▶ [JOB 1] Quote the Euro forecast article from "A relatively empty" up to and including "formally seek aid.", reproducing the words precisely.

Fundamental Forecast for the Euro: Neutral
- Euro declines on fears over Greece, ECB may fail to solve crises
- European economy likely saw 0.6 percent contraction according to PMI
- Speculation over Spanish bailout hurts Euro outlook
The Euro finally showed signs of weakness as it fell against the US Dollar (ticker: USDOLLAR) for the first week in six on similar corrections in European and global stock markets. Yet the previously high-flying EURUSD remains an impressive 900 pips above July’s multi-year lows, and it will take a larger pullback to suggest an important top is in place.
A relatively empty European economic calendar and no major developments in European politics kept volatility low, but the coming week could change that as the Spanish government announces its budget for 2013. Spain is likely to announce fresh fiscal austerity measures as it contends with a crisis of confidence. Many believe that the budget announcement represents the last step before a formal request for aid from the troika of the European Commission, European Central Bank, and International Monetary Fund.
We can’t help but feel a sense of déjà vu as the euro braces for the seemingly inevitable Spanish request for a bailout. Yet a substantial improvement in European bond markets suggests that Spanish Prime Minister Rajoy is in no rush to formally seek aid.

▶ [DATASET RECORDS]

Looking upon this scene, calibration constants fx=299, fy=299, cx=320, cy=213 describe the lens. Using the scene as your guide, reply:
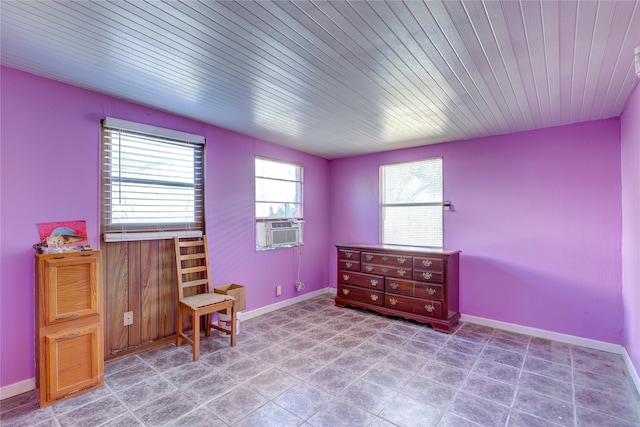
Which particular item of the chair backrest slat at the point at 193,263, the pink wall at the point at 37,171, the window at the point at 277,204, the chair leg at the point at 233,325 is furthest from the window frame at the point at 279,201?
the chair leg at the point at 233,325

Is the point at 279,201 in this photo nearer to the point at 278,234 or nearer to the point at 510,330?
the point at 278,234

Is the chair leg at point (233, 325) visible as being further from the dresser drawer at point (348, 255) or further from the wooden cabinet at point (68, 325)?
the dresser drawer at point (348, 255)

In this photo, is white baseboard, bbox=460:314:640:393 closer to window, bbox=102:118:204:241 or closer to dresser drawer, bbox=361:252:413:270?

▶ [JOB 2] From the listing, pull out every line containing the word "photo", treating uppercase and lowercase as different.

▶ [COMPLETE RESPONSE 1]
A relatively empty European economic calendar and no major developments in European politics kept volatility low, but the coming week could change that as the Spanish government announces its budget for 2013. Spain is likely to announce fresh fiscal austerity measures as it contends with a crisis of confidence. Many believe that the budget announcement represents the last step before a formal request for aid from the troika of the European Commission, European Central Bank, and International Monetary Fund.
We can’t help but feel a sense of déjà vu as the euro braces for the seemingly inevitable Spanish request for a bailout. Yet a substantial improvement in European bond markets suggests that Spanish Prime Minister Rajoy is in no rush to formally seek aid.

▶ [COMPLETE RESPONSE 2]
Is the point at 279,201 in this photo nearer to the point at 278,234 or nearer to the point at 510,330?
In this photo, is white baseboard, bbox=460:314:640:393 closer to window, bbox=102:118:204:241 or closer to dresser drawer, bbox=361:252:413:270?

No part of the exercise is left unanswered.